The sorted() function returns a new sorted list and works with any iterable, leaving the original unchanged. The list.sort() method modifies the list in place, returns None, and only works with list objects. Use sorted() to preserve the original data or sort non-list sequences like tuples; use list.sort() for memory efficiency when sorting large lists.
How do I sort a list in descending order in Python?
Add the reverse=True parameter to either sorted() or list.sort(). For example: sorted([3, 1, 4], reverse=True) returns [4, 3, 1]. This works with any data type that has natural ordering, including numbers, strings, and dates.
Can I sort a dictionary by value in Python?
Dictionaries themselves don't have order in the traditional sense, but you can sort their items by value using sorted() with a key function: sorted(dict.items(), key=lambda x: x[1]). This returns a list of tuples sorted by value. Convert back to a dictionary with dict(sorted(...)) if needed, though this only preserves order in Python 3.7+.
How do I sort a list of dictionaries by a specific key?
Use sorted() with a lambda function that extracts the key: sorted(list_of_dicts, key=lambda x: x['keyname']). For better performance, use operator.itemgetter: sorted(list_of_dicts, key=itemgetter('keyname')). Both approaches work for sorting by single or multiple keys.
What is the time complexity of Python's sort function?
Python's sorted() and list.sort() use the Timsort algorithm, which has O(n log n) worst-case time complexity and O(n) best-case complexity for partially sorted data. The space complexity is O(n) for sorted() (creates new list) and O(1) for list.sort() (in-place). For finding top k elements from large datasets, heapq.nlargest() offers O(n log k) complexity.
How do I handle None values when sorting?

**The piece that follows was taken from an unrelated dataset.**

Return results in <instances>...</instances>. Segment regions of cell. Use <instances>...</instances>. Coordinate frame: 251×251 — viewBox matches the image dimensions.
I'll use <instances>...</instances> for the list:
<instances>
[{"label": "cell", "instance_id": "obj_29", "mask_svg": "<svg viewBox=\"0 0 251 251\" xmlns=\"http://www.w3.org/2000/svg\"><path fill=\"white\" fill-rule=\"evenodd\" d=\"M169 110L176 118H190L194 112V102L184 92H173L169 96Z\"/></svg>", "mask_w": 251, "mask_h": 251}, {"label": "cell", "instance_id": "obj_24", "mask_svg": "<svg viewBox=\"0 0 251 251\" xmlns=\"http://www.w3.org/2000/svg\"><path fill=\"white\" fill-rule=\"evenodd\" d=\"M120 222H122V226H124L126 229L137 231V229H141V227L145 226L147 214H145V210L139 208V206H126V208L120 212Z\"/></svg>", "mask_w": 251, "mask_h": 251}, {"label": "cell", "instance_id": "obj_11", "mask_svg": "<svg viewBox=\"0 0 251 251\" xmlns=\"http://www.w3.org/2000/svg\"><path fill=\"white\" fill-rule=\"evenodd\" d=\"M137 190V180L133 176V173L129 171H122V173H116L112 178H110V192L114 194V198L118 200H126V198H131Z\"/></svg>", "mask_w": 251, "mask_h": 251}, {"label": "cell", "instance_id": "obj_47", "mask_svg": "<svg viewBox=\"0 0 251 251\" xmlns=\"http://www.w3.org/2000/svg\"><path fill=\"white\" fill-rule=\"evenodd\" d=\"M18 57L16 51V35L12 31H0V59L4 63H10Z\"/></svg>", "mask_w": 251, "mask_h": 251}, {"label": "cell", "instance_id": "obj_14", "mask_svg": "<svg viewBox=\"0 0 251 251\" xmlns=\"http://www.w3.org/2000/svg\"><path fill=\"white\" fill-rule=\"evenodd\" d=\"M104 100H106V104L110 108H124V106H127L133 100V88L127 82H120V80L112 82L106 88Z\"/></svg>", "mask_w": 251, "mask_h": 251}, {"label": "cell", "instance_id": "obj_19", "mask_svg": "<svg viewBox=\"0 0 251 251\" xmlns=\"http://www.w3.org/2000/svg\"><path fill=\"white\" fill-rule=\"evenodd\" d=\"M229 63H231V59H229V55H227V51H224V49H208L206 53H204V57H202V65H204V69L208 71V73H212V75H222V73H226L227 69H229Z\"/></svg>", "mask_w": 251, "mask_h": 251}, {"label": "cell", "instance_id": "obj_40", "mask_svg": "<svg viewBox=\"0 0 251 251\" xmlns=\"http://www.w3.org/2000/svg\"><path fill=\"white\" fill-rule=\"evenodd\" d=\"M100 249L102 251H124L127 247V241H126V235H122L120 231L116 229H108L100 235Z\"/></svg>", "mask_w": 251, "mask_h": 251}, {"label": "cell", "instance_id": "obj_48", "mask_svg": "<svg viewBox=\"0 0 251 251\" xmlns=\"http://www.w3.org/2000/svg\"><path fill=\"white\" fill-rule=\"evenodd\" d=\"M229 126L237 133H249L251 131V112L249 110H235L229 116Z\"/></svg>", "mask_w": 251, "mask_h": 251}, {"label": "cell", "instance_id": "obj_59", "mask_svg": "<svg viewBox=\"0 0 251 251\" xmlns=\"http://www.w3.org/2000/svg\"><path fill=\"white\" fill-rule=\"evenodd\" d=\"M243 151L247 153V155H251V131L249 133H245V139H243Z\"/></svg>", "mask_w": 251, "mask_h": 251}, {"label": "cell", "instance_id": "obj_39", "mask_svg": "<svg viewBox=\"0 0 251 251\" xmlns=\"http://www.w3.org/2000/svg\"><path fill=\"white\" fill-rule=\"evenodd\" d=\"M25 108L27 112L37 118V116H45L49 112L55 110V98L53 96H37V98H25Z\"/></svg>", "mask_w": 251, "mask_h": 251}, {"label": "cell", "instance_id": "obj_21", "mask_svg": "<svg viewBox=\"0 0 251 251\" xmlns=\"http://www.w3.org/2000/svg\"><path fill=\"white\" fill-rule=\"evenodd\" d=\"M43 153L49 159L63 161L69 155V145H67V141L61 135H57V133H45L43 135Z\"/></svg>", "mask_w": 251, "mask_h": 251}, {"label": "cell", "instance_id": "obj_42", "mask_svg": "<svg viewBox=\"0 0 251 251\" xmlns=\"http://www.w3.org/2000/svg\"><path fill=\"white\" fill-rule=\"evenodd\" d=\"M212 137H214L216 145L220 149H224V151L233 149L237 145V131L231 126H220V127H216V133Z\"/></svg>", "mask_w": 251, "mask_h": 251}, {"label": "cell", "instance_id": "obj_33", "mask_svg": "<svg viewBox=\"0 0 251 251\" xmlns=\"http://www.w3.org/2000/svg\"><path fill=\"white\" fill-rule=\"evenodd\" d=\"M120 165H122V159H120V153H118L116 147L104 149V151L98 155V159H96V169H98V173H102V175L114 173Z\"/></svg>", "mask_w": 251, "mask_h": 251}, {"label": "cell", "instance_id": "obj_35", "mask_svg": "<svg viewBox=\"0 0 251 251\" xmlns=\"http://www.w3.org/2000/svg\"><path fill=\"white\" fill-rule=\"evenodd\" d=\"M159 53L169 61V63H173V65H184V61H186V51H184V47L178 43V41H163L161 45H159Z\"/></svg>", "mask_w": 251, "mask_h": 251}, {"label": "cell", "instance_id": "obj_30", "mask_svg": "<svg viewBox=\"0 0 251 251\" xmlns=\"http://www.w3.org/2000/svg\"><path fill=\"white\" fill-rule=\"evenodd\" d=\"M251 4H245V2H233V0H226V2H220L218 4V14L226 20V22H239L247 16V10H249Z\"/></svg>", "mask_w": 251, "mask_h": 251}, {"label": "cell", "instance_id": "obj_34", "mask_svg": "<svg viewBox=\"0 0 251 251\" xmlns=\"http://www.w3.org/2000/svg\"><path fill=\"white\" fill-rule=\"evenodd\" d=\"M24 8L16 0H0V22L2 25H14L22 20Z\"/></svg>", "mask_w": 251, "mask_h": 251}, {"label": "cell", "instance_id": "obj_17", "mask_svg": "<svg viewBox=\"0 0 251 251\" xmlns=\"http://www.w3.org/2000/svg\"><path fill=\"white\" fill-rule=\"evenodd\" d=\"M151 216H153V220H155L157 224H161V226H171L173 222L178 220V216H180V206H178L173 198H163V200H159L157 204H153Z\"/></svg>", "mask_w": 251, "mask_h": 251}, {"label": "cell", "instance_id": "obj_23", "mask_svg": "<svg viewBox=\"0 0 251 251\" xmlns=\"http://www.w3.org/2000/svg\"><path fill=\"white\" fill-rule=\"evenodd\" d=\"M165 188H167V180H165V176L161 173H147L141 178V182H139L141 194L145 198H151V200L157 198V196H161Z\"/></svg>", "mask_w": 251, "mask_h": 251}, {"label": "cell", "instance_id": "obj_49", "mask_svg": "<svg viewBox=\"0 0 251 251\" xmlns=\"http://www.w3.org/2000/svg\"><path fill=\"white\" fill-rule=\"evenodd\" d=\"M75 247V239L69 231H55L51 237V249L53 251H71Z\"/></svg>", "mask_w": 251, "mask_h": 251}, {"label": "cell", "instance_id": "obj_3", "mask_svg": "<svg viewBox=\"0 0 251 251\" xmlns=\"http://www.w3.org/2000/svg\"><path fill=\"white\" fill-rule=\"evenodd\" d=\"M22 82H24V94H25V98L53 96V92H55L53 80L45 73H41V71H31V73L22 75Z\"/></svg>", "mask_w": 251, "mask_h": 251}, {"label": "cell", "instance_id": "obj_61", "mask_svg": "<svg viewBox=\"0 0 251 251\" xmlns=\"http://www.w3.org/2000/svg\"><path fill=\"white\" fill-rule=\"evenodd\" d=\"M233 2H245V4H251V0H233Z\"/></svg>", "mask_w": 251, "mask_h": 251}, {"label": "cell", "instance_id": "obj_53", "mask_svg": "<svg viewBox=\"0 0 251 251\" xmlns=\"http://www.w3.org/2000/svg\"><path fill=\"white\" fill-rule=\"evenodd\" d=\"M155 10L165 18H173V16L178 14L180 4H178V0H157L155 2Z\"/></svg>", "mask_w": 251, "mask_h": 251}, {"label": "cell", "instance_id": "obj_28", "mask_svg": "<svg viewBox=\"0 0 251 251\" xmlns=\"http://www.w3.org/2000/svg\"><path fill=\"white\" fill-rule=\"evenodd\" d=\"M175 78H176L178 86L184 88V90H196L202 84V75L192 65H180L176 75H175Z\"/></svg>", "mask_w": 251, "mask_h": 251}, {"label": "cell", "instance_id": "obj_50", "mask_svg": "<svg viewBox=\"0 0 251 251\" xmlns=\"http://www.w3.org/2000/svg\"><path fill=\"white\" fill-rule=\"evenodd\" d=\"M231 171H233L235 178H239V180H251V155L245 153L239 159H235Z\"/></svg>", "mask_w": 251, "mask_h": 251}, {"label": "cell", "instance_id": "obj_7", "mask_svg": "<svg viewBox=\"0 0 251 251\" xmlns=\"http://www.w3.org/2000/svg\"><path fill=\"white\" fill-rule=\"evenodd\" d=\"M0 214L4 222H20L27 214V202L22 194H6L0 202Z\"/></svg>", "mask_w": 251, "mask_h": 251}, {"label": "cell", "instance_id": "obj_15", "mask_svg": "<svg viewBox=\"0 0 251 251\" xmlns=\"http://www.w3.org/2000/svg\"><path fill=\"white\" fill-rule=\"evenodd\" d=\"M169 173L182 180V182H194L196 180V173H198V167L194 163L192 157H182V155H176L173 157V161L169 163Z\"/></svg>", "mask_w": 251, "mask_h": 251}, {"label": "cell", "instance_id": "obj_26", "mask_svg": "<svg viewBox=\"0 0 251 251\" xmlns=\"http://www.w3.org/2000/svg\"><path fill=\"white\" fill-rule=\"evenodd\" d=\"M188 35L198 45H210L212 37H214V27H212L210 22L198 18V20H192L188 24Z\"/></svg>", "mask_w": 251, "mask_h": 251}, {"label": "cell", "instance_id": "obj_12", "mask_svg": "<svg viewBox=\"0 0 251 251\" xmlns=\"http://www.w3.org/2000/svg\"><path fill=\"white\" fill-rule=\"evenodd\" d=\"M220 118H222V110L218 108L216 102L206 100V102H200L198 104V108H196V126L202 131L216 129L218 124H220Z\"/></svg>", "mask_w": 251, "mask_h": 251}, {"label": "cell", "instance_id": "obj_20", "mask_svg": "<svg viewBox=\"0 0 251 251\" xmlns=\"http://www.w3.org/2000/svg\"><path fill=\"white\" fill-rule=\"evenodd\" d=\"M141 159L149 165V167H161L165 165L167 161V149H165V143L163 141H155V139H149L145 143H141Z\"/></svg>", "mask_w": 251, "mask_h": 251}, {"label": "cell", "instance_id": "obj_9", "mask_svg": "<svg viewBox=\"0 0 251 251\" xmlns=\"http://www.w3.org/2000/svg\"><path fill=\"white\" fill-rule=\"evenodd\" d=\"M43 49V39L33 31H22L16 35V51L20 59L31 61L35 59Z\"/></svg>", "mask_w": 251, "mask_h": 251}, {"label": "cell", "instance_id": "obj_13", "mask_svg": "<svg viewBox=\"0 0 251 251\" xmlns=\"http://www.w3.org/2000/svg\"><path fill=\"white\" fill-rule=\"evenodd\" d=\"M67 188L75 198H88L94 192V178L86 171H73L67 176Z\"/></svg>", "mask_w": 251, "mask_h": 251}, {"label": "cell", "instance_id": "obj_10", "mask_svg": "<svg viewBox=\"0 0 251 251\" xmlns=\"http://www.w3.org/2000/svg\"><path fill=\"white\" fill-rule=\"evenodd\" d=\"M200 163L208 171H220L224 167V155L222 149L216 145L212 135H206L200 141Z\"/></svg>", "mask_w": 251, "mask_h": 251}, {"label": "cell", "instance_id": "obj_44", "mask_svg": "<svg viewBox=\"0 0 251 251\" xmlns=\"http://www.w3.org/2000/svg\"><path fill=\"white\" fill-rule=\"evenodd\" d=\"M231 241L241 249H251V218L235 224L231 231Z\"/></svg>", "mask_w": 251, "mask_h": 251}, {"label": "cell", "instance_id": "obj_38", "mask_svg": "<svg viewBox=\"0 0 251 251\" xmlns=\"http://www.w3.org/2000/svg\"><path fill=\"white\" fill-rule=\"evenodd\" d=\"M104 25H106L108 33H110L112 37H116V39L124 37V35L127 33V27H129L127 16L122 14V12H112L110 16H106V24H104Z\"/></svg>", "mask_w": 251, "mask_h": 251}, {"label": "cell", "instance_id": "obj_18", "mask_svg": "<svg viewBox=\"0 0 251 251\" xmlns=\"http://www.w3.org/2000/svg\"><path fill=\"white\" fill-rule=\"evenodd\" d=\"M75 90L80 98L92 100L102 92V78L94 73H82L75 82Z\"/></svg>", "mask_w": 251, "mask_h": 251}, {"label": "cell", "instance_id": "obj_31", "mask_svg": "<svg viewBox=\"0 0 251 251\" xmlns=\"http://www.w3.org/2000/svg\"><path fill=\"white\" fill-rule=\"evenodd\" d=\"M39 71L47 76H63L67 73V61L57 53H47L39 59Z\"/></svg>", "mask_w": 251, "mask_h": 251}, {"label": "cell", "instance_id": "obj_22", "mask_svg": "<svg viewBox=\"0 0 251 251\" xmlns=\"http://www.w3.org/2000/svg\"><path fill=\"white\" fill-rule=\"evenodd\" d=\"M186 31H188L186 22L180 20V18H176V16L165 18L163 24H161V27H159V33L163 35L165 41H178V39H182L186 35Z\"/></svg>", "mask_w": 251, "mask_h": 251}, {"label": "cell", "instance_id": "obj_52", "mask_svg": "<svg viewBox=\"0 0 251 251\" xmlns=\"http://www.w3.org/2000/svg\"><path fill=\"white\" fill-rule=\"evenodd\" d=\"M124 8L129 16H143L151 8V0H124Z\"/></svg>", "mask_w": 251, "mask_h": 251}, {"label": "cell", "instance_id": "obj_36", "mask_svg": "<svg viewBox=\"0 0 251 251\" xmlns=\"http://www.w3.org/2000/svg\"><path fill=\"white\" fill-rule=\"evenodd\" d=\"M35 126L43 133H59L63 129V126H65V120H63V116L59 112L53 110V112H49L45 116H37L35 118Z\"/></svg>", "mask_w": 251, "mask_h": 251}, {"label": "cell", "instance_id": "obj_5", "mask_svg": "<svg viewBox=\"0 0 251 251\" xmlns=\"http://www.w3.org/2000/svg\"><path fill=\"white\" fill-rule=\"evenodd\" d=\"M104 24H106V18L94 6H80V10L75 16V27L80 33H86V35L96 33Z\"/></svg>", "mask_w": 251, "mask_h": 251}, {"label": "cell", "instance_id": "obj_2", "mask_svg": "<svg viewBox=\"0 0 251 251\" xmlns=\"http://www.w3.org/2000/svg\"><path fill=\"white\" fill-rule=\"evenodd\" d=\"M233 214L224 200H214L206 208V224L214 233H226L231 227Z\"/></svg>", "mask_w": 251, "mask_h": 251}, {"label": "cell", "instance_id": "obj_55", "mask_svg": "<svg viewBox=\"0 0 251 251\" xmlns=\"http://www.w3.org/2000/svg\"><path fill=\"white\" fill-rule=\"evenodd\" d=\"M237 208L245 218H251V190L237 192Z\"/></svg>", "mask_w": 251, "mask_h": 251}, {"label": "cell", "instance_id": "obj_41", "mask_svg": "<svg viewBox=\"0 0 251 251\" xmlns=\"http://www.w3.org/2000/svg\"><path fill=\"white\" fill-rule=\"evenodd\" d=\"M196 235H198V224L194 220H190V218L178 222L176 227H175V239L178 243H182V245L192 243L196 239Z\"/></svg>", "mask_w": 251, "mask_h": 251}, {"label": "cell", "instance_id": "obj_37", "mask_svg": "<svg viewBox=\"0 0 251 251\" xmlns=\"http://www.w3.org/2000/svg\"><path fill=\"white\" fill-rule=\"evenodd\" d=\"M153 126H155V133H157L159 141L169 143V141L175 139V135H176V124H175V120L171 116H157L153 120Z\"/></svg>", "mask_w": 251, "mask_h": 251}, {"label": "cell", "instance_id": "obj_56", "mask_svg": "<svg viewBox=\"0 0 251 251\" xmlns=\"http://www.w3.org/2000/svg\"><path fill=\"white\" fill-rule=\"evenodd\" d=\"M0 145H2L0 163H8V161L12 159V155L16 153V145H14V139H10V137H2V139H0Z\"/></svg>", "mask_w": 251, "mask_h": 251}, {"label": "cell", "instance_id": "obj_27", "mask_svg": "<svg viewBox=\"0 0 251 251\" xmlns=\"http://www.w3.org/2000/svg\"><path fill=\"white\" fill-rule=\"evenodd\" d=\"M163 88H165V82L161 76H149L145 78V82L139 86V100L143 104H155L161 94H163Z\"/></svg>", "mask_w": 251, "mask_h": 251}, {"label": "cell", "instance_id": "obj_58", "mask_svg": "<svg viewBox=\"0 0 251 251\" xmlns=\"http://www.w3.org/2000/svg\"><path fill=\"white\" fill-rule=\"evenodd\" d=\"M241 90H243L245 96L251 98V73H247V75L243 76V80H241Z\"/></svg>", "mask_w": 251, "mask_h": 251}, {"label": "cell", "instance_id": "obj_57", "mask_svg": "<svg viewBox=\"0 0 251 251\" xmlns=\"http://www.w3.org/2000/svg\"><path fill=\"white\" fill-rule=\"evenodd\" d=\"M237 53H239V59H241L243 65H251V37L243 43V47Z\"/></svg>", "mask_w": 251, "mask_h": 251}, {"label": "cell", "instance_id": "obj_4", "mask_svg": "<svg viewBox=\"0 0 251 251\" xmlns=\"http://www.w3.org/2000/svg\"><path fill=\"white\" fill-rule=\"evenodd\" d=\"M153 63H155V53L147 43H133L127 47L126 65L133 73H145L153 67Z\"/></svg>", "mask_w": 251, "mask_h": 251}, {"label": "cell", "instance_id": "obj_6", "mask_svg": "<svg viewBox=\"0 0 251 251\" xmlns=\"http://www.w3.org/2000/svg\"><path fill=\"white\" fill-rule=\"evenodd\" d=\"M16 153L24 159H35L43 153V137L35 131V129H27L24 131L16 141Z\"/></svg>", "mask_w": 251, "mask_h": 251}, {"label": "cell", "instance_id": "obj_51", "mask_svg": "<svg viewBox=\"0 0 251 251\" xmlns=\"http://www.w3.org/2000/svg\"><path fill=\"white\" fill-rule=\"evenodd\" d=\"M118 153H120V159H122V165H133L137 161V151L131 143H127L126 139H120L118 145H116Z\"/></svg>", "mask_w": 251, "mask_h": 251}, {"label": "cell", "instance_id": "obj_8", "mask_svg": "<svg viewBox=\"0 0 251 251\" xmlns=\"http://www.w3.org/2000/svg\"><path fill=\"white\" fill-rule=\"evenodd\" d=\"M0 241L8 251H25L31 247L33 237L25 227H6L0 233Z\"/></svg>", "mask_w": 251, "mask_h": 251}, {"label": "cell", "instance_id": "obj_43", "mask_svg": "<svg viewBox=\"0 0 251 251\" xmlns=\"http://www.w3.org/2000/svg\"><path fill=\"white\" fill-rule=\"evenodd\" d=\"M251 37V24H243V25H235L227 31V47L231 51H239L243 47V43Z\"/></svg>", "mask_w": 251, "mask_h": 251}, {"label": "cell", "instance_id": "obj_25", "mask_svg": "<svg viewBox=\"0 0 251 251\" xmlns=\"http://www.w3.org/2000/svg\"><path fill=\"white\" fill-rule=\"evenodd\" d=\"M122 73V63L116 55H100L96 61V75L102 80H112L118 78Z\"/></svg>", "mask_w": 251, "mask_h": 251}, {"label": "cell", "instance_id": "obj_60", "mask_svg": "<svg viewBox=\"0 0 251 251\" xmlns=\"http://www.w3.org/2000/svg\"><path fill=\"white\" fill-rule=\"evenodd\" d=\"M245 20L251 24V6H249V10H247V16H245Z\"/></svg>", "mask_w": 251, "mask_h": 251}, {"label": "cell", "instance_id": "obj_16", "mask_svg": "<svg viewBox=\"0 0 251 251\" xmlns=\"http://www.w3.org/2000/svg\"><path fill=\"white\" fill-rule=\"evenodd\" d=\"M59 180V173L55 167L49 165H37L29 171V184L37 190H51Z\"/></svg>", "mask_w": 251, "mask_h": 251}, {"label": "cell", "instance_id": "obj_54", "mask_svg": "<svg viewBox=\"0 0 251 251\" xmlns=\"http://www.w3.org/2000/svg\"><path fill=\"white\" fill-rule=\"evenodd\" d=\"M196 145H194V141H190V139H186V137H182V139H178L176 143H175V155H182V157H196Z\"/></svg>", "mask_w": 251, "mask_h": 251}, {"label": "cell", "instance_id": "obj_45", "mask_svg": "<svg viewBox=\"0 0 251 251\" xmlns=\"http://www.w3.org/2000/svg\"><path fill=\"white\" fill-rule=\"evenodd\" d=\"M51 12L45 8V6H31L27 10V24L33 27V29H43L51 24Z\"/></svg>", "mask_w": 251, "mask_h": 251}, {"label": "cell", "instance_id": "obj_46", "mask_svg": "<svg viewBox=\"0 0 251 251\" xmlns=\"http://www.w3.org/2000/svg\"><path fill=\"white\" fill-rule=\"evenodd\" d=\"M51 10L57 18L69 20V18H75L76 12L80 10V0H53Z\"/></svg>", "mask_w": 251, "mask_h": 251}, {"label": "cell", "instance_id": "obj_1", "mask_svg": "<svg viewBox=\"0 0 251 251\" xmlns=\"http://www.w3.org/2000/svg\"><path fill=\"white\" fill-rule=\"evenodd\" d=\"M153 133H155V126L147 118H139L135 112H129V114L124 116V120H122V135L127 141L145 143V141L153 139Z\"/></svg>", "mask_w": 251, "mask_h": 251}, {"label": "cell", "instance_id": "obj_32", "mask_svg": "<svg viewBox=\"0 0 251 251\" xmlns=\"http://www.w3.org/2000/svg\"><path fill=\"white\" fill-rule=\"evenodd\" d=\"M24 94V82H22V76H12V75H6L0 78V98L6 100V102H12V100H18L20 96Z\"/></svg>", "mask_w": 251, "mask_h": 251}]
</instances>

None values cause comparison errors when mixed with other types. Use a key function that places them at the beginning or end: sorted(data, key=lambda x: (x is None, x)) puts None at the end, while sorted(data, key=lambda x: (x is not None, x)) puts them first. For dictionaries with missing keys, use x.get('key', default_value) to provide a fallback.
Is Python's sort stable?
Yes, Python's sorting is guaranteed stable, meaning elements with equal keys maintain their original relative order. This enables multi-pass sorting where you sort by one criterion, then another, with the first sort preserved for ties. Stability is guaranteed by the Timsort algorithm used in Python.
Conclusion
Python's sorting capabilities provide powerful tools for organizing data efficiently. The distinction between sorted() and list.sort() guides memory-conscious decisions, while the key parameter and lambda functions enable sophisticated custom sorting logic. Understanding stable sorting, multi-criteria ordering, and performance characteristics empowers you to choose the right approach for each scenario.
Whether you're ranking student performance, processing file metadata, or analyzing business metrics, these sorting techniques form the foundation for data manipulation workflows. For visual data exploration and interactive sorting, PyGWalker extends these capabilities with drag-and-drop interfaces that complement programmatic sorting.
Master these sorting patterns to write cleaner code, improve performance, and handle complex data organization challenges with confidence.